A warranty is a guarantee given by the seller to the buyer that a horse answers the description given of it at the time of sale.

Such a warranty forms no essential part in the sale of a horse, but so risky is it to purchase without one, that in the sale of valuable animals it is rarely dispensed with. No special form of words is necessary to create a warranty, nor need they be in writing, though, to avoid disputes or litigation, it is obviously prudent to obtain a written warranty wherever possible. Mutatis mutandis, a warranty usually runs somewhat as follows:-

" Received of Mr. John Jones of Newborough the sum of fifty guineas for a chestnut mare, warranted quiet to ride and drive. Wm. Brown.

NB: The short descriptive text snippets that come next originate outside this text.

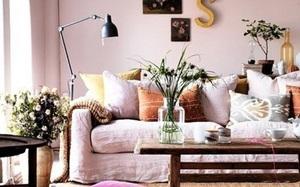 Gợi ý trang trí nhà với gam màu hồng nhạt dịu dàng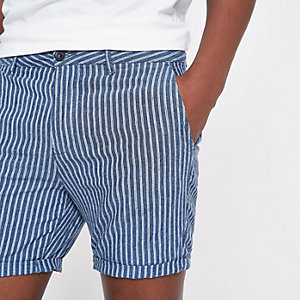 Blue stripe linen slim fit chino shorts
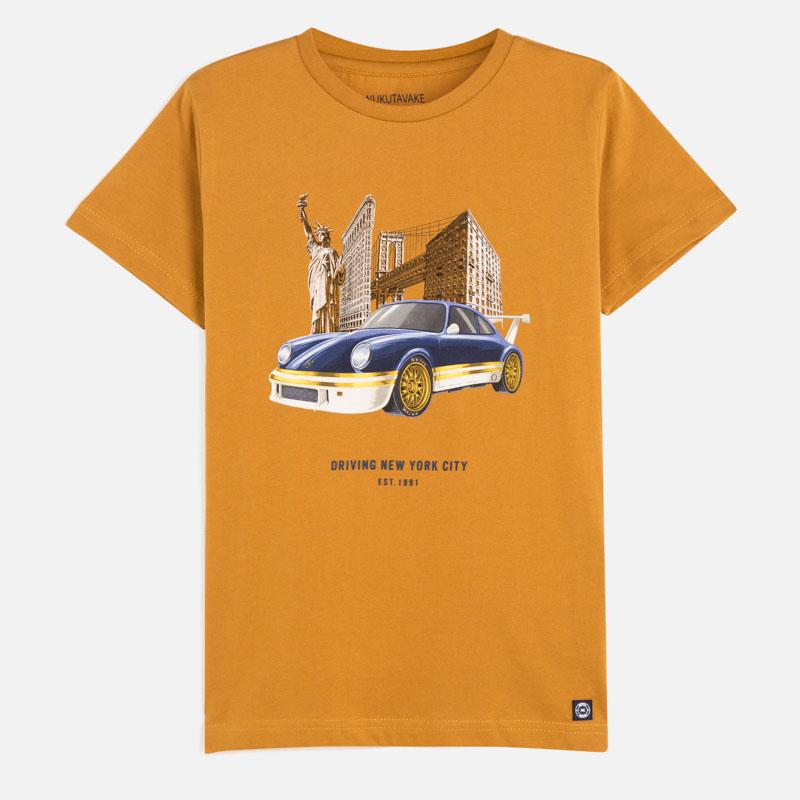 Koszulka dla chłopaka Bursztyn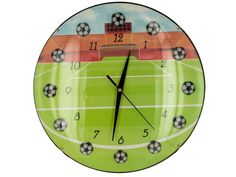"""Soccer Wall Clock, 3 - Soccer and sports fans will cheer for this unique Soccer Wall Clock. Clever design features little soccer balls set at each hour and a background of a soccer field from the perspective of kicking a goal. Measures approximately 13"""" x 13"""" x 1"""". Quartz movement. Requires 1 AA battery (not included) . Comes packaged in an individual window box. Package measures approximately 13.25"""" x 13"""" x 1.75"""".-Colors: black,white,yellow,green,red. Material: glass,metal,plastic. Weight…"""
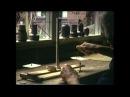 DERK HOLMAN CERAMIST - wheel throwing - pottery - harp - harpist - anne vanschothorst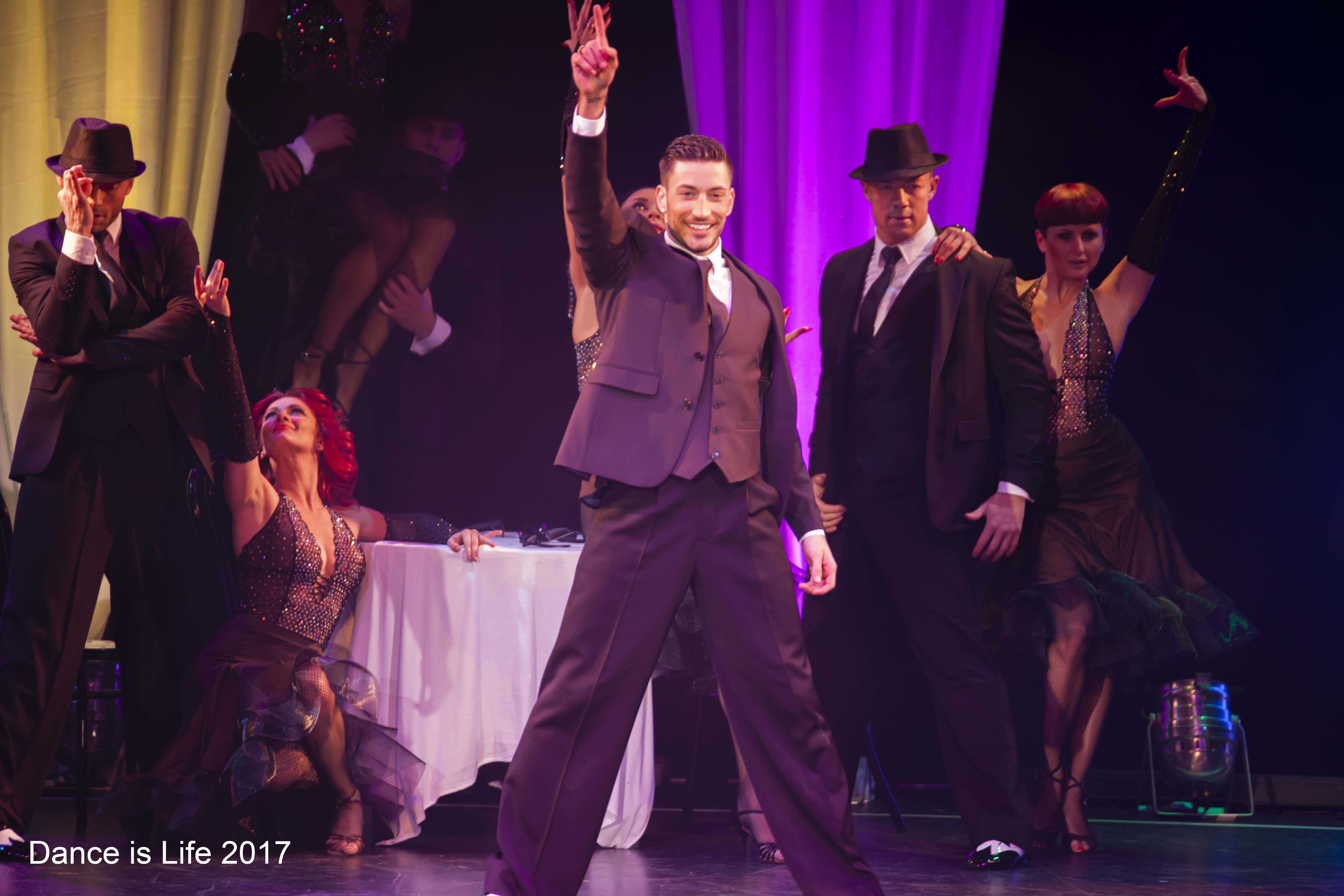 Giovanni Pernice on his last tour - Dance is Life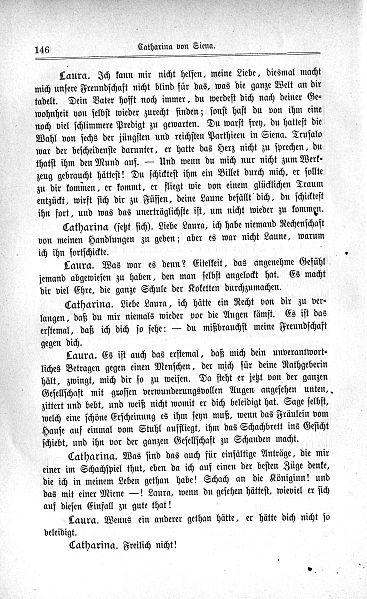 File:De Dramatischer Nachlass JMR Lenz 155.jpg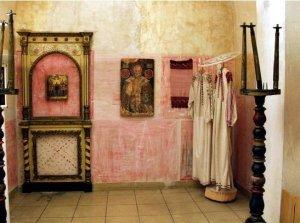Muzeul Taranului Roman - Icoane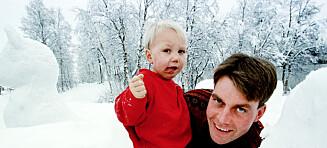 Erling Jevne tenker fremdeles at hadde han bare holdt hånda til sønnen fastere, så hadde ikke dødsulykka skjedd
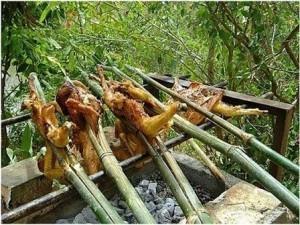 Thưởng thức ẩm thực độc đáo đất Tây Nguyên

"Peterborough, March 14 th, 19 -----."

Such a warranty need not be, and in fact rarely is, written at the time the warranty is given. All it amounts to is a memorandum of such warranty, reduced to writing at the time the money is paid.

No stamp is required beyond the receipt stamp, and if the warranty be on a piece of paper distinct from the receipt, even this is unnecessary. (Skime v. Elmore, 2 Camp. 407, citing Brown and Try.) Where a written receipt is given, but no mention is made of warranty, such warranty may be proved by parole or oral evidence. (Allen v. Pink, 4 M. v. W. 140.) It should be noted that though the words "warrant" and "sound" constantly occur in warranties, such words are not essential, as already intimated.

In Paisley v. Freeman, 1789 (2 Smith's leading cases), Mr. Justice Buller says: "It was rightly held by Holt, Chief-justice (in Cross v. Gardner, Carthew 90, 1689), and has been uniformly adopted ever since, that an affirmation at the time of a sale is a warranty, provided it appears in evidence to have been so intended ". Whether a warranty is intended or not is a question of fact for the jury.